Our top 5 most similar movies for the keywords ['wrongful-imprisonment', 'escape-from-prison', 'based-on-the-works-of-stephen-king', 'prison', 'voice-over-narration', 'caged-bird', 'reference-to-fort-hancock-texas', 'aria'] are:
1 'The Shawshank Redemption' with a similarity score of 0.164
2 'Down by Law' with a similarity score of 0.150
3 'Old Men in New Cars: In China They Eat Dogs II' with a similarity score of 0.093
4 'Diva' with a similarity score of 0.093
5 'I Am a Fugitive from a Chain Gang' with a similarity score of 0.088


##### 2nd Model: Jaccard Similarity Based on Word Counts

In [30]:
def get_jaccard_sim(str1, str2):
    a = set(str1.split(','))
    b = set(str2.split(','))
    c = a.intersection(b)
    return(float(len(c)) / (len(a) + len(b) - len(c)))

def keyword_string(movie):
    movie = movies[movies.primaryTitle==movie]
    keyword_string = movie.keywords.iloc[0]
    
    return(keyword_string)

def get_jaccard_sim2(movie1, movie2):
    keywords1 = keyword_string(movie1)
    keywords2 = keyword_string(movie2)
    
    return(get_jaccard_sim(keywords1, keywords2))

In [31]:
def jaccard_recommender(movie_title, number_of_hits=5):
    movie = movies[movies.primaryTitle==movie_title]
    keyword_string = movie.keywords.iloc[0]

    jaccards = []
    for movie in movies['keywords']:
        jaccards.append(get_jaccard_sim(keyword_string, movie))
    jaccards = pd.Series(jaccards)
    jaccards_index = jaccards.nlargest(number_of_hits+1).index
    matches = movies.loc[jaccards_index]
    for match,score in zip(matches['primaryTitle'][1:],jaccards[jaccards_index][1:]) :
        print(match,score )

##### 3rd Model: Cosine Similarity Based on Word Counts

In [32]:
from collections import Counter
from sklearn.feature_extraction.text import CountVectorizer
from sklearn.metrics.pairwise import cosine_similarity

def get_cosine_sim(*strs):
    vectors = [t for t in get_vectors1(*strs)]
    return(cosine_similarity(vectors))

def get_vectors1(*strs):
    text = [t for t in strs]
    vectorizer = CountVectorizer(text)
    vectorizer.fit(text)
    return(vectorizer.transform(text).toarray())

def get_vectors2(text):
    vectorizer = CountVectorizer(text)
    X = vectorizer.fit_transform(text)
    return(X.toarray())

In [33]:
vectors = get_vectors2(movies.keywords.tolist())

In [34]:
def cosine_recommender(movie_title, number_of_hits=5):
    movie_index = movies[movies.primaryTitle == movie_title].index.values[0]

    cosines = []
    for i in range(len(vectors)):
        vector_list = [vectors[movie_index], vectors[i]]
        cosines.append(cosine_similarity(vector_list)[0,1])
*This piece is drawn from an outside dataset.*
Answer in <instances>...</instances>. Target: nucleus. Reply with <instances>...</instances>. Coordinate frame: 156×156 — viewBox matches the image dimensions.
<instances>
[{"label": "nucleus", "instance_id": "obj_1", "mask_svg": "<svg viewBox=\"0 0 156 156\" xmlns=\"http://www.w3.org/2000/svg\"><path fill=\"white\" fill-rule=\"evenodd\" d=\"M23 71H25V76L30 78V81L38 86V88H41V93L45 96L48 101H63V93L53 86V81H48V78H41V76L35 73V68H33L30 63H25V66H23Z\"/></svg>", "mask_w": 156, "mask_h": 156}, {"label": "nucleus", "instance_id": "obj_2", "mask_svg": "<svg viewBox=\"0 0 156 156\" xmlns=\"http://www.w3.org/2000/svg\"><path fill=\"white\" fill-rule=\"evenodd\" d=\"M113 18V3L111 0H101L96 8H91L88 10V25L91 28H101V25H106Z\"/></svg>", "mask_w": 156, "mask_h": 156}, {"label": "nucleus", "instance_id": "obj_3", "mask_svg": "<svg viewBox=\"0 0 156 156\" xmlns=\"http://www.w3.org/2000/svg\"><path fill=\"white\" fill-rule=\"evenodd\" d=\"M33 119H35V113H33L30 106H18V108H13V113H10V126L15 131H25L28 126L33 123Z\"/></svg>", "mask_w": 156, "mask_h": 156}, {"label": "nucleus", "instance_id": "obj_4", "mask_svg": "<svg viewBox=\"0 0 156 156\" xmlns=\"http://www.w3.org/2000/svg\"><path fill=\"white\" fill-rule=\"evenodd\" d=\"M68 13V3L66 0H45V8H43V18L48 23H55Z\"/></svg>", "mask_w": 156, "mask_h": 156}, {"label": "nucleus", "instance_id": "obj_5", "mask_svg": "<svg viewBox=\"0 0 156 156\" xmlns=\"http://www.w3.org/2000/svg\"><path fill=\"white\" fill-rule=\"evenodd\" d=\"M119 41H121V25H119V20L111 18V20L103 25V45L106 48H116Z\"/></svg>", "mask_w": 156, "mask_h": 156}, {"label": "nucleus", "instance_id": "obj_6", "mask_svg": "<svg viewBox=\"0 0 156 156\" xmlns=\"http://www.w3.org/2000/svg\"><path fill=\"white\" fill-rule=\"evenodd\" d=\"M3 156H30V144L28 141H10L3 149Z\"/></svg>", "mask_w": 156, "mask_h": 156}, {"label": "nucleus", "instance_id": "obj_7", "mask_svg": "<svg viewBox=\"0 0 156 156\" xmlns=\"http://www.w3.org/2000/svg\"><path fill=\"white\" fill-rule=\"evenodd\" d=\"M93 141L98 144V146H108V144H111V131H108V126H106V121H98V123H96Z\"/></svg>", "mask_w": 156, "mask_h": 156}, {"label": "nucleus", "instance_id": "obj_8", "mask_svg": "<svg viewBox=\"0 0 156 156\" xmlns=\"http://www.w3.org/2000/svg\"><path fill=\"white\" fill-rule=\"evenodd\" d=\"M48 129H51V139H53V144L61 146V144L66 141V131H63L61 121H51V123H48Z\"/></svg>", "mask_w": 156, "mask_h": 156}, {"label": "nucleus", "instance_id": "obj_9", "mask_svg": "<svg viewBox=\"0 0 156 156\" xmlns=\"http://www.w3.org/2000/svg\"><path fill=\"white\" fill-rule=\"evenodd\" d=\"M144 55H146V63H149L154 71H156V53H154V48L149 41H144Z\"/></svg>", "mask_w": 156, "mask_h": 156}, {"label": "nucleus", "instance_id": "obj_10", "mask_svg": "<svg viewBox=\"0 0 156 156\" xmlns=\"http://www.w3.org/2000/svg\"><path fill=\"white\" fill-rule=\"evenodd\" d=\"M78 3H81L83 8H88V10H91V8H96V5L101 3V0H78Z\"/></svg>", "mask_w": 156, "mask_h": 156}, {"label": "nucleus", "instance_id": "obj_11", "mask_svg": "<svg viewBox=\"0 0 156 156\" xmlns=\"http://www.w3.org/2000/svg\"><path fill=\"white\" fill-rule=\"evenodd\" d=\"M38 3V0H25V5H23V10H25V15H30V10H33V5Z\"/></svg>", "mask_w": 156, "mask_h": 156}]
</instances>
    cosines = pd.Series(cosines)
    index = cosines.nlargest(number_of_hits+1).index

    matches = movies.loc[index]
    for match,score in zip(matches['primaryTitle'][1:],cosines[index][1:]):
        print(match,score )

Let's do a quick comparison for a film:

In [35]:
cosine_recommender('The Avengers')

Avengers: Infinity War 0.8044695892203602
Avengers: Age of Ultron 0.7913277135173737
Captain America: Civil War 0.7509793475917405
Iron Man 2 0.7470155795225362
Justice League 0.7091790018343553


In [36]:
jaccard_recommender('The Avengers')

Avengers: Age of Ultron 0.27450980392156865
Avengers: Infinity War 0.2370266479663394
Captain America: The Winter Soldier 0.23141891891891891
Captain America: Civil War 0.21246458923512748
Thor: The Dark World 0.20722433460076045


In [37]:
movie_recommendation('The Avengers')

The top 5 words associated with this movie by tf-idf are: 
 'black-eye-patch' with a tf-idf score of 0.101
 'imax,3-dimensional' with a tf-idf score of 0.101
 'superhero-team,2010s' with a tf-idf score of 0.101
 'flying-fortress' with a tf-idf score of 0.093
 'marvel-comic' with a tf-idf score of 0.093
Our top 5 most similar movies for movie The Avengers are:
1 Avengers: Age of Ultron with a similarity score of 0.399
2 Avengers: Infinity War with a similarity score of 0.286
3 Iron Man 2 with a similarity score of 0.274
4 Captain America: Civil War with a similarity score of 0.251
5 Captain America: The Winter Soldier with a similarity score of 0.250


Looks good. They all recommend similar appropriate movies for the same movie, with slight differences in recommendation.